All of this changed when my Nana, who I had been extremely close with, was diagnosed with terminal cancer. A few weeks after her diagnosis, I had a sudden breakdown when it really hit me that she was going to die. I thought, “What is the meaning of life?” I didn’t really have an answer, and because of this, I thought that maybe I thought life had no meaning. I further extrapolated this to a fear that I was suicidal. I cried for a while and my boyfriend helped calm me down.
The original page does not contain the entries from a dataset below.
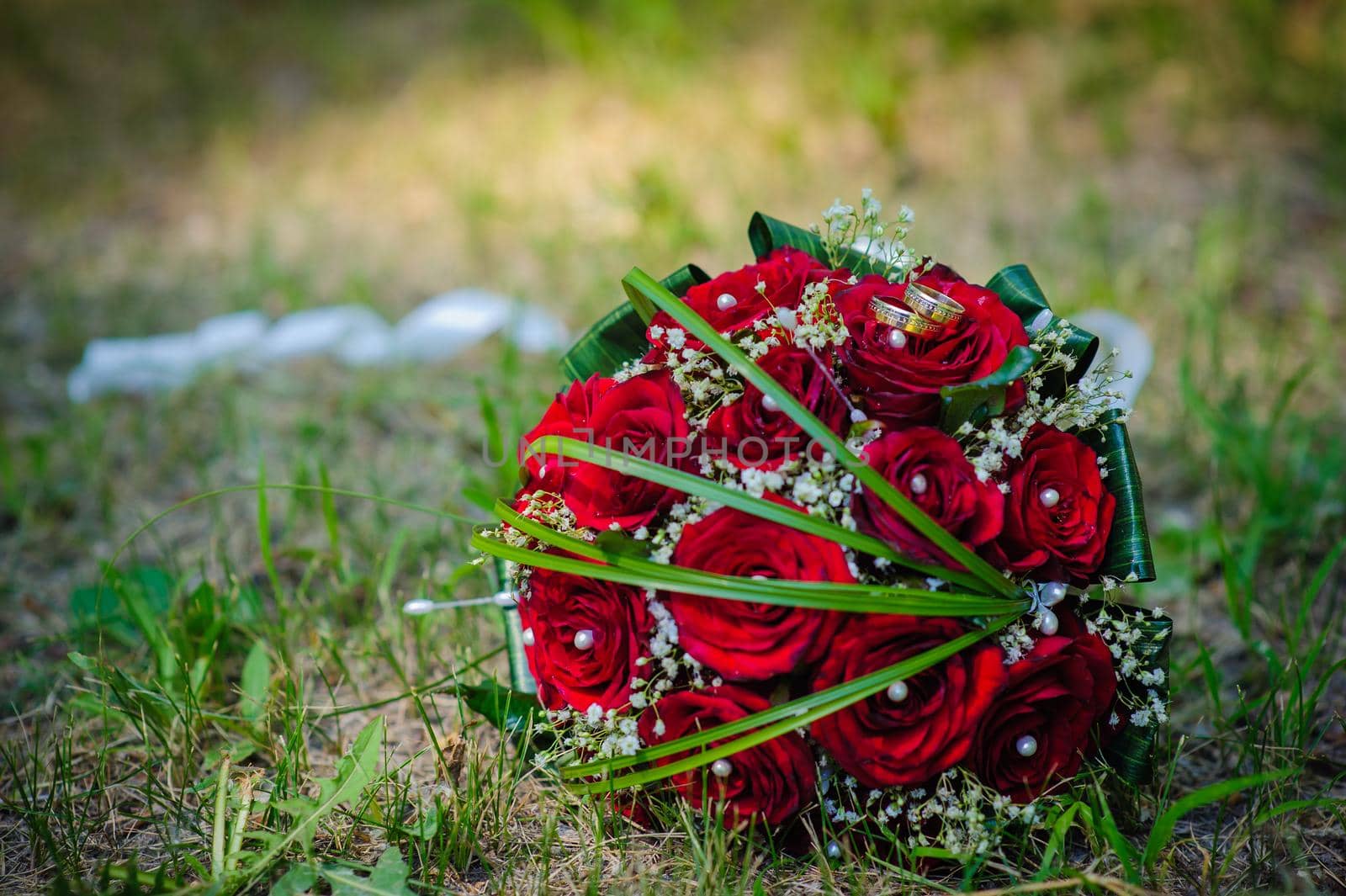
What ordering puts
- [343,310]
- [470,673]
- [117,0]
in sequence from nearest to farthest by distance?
[470,673] → [343,310] → [117,0]

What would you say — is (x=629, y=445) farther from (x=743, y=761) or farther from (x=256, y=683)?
(x=256, y=683)

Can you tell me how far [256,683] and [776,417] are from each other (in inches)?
37.4

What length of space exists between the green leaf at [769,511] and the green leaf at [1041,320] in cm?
33

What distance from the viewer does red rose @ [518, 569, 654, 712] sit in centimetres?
108

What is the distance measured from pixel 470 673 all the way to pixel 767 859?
610 millimetres

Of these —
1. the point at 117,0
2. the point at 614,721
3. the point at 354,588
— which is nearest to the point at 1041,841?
the point at 614,721

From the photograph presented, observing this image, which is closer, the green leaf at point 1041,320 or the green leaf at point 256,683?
the green leaf at point 1041,320

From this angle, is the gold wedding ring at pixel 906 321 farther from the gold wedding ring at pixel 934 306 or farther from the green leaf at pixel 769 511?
the green leaf at pixel 769 511

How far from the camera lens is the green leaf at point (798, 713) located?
99 cm

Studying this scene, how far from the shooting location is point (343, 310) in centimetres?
310

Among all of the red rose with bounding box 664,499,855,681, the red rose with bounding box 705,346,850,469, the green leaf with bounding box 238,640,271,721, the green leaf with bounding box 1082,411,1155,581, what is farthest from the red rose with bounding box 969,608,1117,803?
the green leaf with bounding box 238,640,271,721

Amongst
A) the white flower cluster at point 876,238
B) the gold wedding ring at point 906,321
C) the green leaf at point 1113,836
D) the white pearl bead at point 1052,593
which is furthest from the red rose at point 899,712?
the white flower cluster at point 876,238

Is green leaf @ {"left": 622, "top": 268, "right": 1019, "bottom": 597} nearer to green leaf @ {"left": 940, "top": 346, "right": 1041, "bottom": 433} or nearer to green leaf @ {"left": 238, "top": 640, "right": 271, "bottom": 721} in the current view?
green leaf @ {"left": 940, "top": 346, "right": 1041, "bottom": 433}

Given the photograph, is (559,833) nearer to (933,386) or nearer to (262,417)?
(933,386)
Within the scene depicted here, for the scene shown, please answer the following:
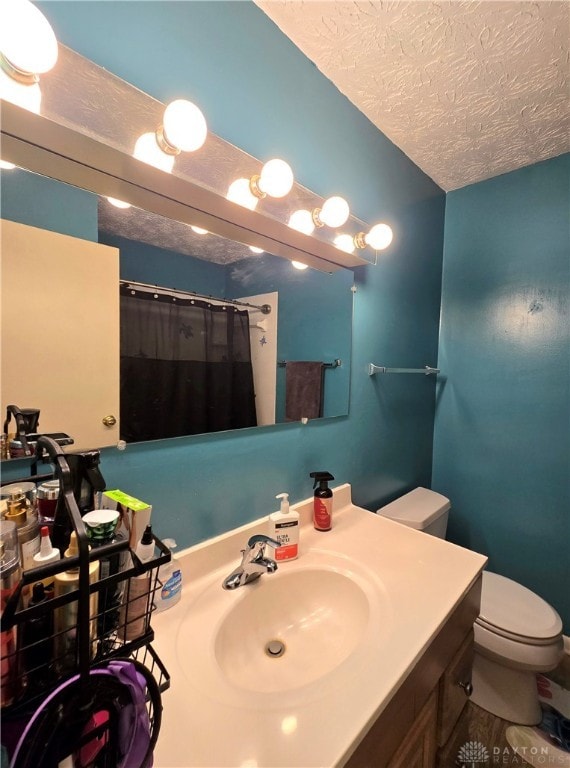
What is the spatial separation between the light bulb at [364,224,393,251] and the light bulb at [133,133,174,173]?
711 mm

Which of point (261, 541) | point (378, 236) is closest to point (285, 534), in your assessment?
point (261, 541)

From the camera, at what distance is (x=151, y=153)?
66 centimetres

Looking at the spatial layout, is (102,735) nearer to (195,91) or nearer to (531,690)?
(195,91)

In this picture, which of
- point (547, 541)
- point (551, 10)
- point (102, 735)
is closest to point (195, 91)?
point (551, 10)

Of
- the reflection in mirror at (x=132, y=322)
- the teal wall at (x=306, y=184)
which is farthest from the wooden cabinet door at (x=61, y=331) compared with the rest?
the teal wall at (x=306, y=184)

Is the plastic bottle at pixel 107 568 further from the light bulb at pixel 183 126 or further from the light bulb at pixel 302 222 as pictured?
the light bulb at pixel 302 222

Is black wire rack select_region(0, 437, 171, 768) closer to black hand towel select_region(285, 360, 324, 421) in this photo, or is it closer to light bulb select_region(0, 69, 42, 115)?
light bulb select_region(0, 69, 42, 115)

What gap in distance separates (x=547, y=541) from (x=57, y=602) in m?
1.95

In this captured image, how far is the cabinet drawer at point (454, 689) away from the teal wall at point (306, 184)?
55 cm

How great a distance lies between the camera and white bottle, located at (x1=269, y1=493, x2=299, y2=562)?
897mm

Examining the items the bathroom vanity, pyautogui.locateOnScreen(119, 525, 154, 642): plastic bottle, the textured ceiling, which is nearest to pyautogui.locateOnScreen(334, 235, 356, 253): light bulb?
the textured ceiling

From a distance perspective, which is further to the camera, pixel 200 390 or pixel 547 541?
pixel 547 541

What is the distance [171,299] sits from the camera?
2.56 ft

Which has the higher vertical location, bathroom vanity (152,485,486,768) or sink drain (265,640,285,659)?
bathroom vanity (152,485,486,768)
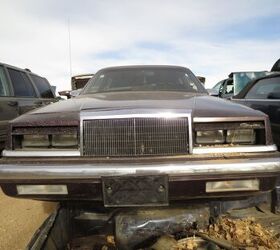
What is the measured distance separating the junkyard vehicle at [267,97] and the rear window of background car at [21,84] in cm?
368

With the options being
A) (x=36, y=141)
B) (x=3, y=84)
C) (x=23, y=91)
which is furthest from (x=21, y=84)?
(x=36, y=141)

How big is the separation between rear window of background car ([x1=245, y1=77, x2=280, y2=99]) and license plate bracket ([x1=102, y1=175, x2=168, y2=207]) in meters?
2.69

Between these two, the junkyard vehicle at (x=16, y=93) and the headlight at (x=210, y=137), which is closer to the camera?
the headlight at (x=210, y=137)

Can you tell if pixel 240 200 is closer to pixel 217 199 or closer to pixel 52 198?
pixel 217 199

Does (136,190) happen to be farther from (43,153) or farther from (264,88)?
(264,88)

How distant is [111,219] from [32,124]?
3.14 ft

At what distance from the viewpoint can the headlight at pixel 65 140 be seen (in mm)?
3010

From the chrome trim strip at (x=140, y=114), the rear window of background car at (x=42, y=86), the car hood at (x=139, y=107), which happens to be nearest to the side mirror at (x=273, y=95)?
the car hood at (x=139, y=107)

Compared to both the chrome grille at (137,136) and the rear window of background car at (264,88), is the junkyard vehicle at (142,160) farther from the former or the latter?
the rear window of background car at (264,88)


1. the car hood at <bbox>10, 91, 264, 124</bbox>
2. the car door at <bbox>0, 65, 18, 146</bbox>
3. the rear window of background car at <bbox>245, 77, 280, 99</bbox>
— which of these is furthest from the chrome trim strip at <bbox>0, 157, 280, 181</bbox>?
the car door at <bbox>0, 65, 18, 146</bbox>

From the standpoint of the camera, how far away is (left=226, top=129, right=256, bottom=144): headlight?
2988 mm

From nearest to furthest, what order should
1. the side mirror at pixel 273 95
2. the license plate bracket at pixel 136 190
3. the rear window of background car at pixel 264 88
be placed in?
the license plate bracket at pixel 136 190, the side mirror at pixel 273 95, the rear window of background car at pixel 264 88

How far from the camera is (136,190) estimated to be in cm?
279

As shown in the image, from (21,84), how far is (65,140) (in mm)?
4913
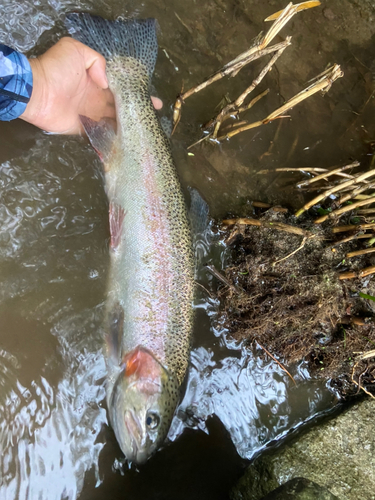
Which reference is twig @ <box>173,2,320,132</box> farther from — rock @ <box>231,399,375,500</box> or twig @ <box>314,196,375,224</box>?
rock @ <box>231,399,375,500</box>

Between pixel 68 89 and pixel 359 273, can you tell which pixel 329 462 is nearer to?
pixel 359 273

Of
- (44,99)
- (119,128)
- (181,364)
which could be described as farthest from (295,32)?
(181,364)

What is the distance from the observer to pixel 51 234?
2.64m

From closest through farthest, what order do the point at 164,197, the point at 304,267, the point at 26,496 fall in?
the point at 26,496, the point at 164,197, the point at 304,267

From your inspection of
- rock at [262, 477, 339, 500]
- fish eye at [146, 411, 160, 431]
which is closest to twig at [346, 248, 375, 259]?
rock at [262, 477, 339, 500]

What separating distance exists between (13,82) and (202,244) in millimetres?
1736

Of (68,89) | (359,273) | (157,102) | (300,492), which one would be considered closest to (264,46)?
(157,102)

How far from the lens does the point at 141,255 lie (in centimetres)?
250

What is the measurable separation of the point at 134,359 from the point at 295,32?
334 cm

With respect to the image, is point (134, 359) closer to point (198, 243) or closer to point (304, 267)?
point (198, 243)

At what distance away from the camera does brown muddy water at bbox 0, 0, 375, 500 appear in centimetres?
241

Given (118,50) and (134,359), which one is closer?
(134,359)

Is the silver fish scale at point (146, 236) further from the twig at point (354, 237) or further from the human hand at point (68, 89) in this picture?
the twig at point (354, 237)

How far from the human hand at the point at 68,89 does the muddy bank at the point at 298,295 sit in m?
1.46
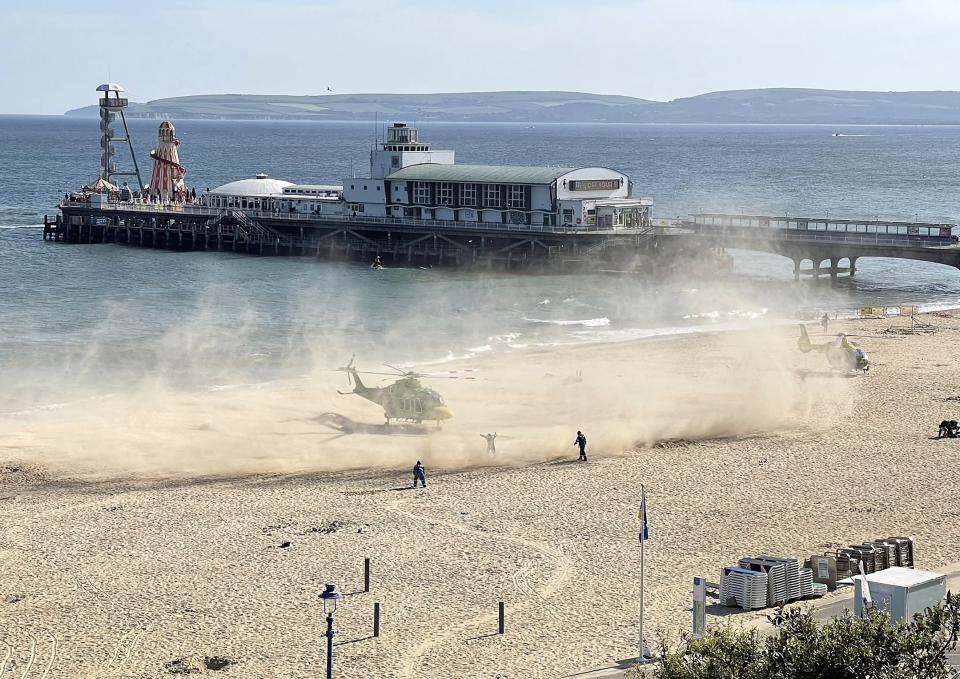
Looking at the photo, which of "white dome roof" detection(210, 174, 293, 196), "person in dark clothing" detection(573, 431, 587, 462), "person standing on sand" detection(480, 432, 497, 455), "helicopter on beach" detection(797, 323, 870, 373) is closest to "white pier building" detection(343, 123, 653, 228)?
"white dome roof" detection(210, 174, 293, 196)

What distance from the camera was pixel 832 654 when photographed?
1641cm

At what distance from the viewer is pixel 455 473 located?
35438mm

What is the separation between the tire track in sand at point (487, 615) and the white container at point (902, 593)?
6.13 meters

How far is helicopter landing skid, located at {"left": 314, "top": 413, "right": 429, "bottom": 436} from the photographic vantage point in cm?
4031

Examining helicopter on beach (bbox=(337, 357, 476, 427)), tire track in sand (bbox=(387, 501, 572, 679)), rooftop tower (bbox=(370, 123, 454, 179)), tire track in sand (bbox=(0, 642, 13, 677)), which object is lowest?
tire track in sand (bbox=(0, 642, 13, 677))

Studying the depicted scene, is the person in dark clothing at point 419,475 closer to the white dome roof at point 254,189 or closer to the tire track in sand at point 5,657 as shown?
the tire track in sand at point 5,657

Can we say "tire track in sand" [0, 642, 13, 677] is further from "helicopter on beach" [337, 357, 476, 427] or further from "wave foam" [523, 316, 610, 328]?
"wave foam" [523, 316, 610, 328]

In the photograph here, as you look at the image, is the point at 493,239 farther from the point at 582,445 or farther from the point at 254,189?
the point at 582,445

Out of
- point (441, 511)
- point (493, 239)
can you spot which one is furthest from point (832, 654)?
point (493, 239)

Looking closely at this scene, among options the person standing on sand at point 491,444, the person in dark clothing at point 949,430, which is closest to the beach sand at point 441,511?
the person standing on sand at point 491,444

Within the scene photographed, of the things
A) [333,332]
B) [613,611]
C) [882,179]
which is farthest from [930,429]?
[882,179]

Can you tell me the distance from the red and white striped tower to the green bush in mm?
85752

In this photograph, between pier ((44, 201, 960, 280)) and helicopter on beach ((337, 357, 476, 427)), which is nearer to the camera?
helicopter on beach ((337, 357, 476, 427))

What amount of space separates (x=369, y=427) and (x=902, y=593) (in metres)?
21.5
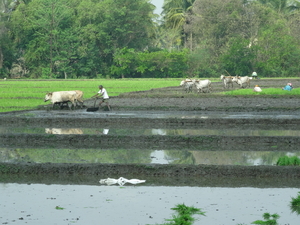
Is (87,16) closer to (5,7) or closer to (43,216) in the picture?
(5,7)

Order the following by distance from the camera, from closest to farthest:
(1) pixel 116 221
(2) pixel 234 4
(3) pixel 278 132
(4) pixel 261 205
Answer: (1) pixel 116 221
(4) pixel 261 205
(3) pixel 278 132
(2) pixel 234 4

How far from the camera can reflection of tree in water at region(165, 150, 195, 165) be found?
10.5 meters

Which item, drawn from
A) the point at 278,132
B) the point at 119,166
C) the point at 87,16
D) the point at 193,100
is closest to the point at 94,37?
the point at 87,16

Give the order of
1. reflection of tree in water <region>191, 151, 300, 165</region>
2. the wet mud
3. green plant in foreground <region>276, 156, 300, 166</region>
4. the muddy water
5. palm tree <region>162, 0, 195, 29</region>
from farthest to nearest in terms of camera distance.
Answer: palm tree <region>162, 0, 195, 29</region>
reflection of tree in water <region>191, 151, 300, 165</region>
green plant in foreground <region>276, 156, 300, 166</region>
the wet mud
the muddy water

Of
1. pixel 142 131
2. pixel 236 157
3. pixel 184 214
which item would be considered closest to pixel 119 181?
pixel 184 214

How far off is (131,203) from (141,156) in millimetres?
3862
I worried about this occasionally for the next few weeks, but it didn’t really hit until I went to my Nana’s funeral. At this point, I decided to confide in my mom about my fears and she explained that while it was just me being anxious and dealing with my first significant loss, I should bring it up with my therapist. The next day when I went to therapy, my therapist said, “You used to deal with OCD, right? This sounds a lot like OCD.” A lesser-known (even to me) symptom of OCD is intrusive thoughts: thoughts that evoke anxiety and cause a person to engage in compulsions in order to relieve their anxiety. While I briefly felt better knowing that this was OCD and not suicidality, the feeling didn’t last long. I constantly wanted reassurance from others that I was okay and wasn’t going to hurt myself. I monitored my thoughts and repeated mantras in my head. I hid all of my pills in fear that I would suddenly want to use them to overdose. I was afraid to drive in case I suddenly drove off a cliff. I stayed off of Facebook and Twitter in fear that I would see something mentioning death and become triggered. For a while, I cried and had panic attacks every day. While I had the support of my mom, therapist, boyfriend, and a few close friends, this was something that was terrifying to me and took months to calm down about. The worst time for me was late October 2016 until about March 2017.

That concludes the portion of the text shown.